Меня лихорадочно потряхивало, руки вцепились в длинный ворс ковра, легкие сокращались часто и рвано, сердце горячо выталкивало по венам вскипевшую кровь, пальцы на ногах поджимались в такт пульсирующему в кульминационном экстазе лону, позвоночник выгнулся дугой, а глаза закрылись и под веками вспыхнули радужные пятна.

Со стороны, скорее всего, было похоже не на оргазм, а на изгнание дьявола, но внешняя моя оболочка утратила важность, оставляя на первом месте лишь волны наслаждения, заставляющие парить в невесомости.

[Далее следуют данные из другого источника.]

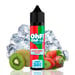 Productos relacionados de Aroma OHF Ice - Strawberry Kiwi 20ml (Longfill)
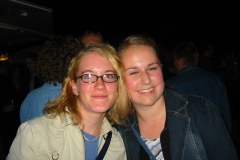 2003-07-05_swr3party_hilchenbach_60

— Ты само совершенство, Стрекоза, — тихо произнес Стас.

Прямо надо мной на дне черных колодцев бушевало неистовое пламя. Калинин не улыбался. Он с серьезным видом впитывал каждую мою эмоцию, плещущуюся через края. Такой красивый. Такой родной. Такой мой.

Обхватила руками мужскую шею и жадно прильнула к губам, целуя неспешно, нежно, ласково, рассыпаясь на миллиарды искр от ощущения своего вкуса на нем и в нем.

Кажется, он не ожидал, потому что напрягся, дернулся, словно пытаясь отстраниться. Почти как я в начале. Это странно, ведь подобный жест присущ скорее таким неопытным девственницам, как я, нежели мужчинам, состоявшим в отношениях с одним и тем же человеком практически половину собственной жизни.

Так дело не пойдет, решила я, и обхватила Стаса еще и ногами, целуя глубже и настойчивее, клеймя, присваивая, заявляя свои права. Пусть знает, как нужен мне. Пусть чувствует. Срастается с этим навечно.

Не пущу.

Мой.

И Стас расслабляется, перехватывает инициативу, делится пожаром внутри себя, посыпая угли моей страсти хрустящим хворостом свежих ласк.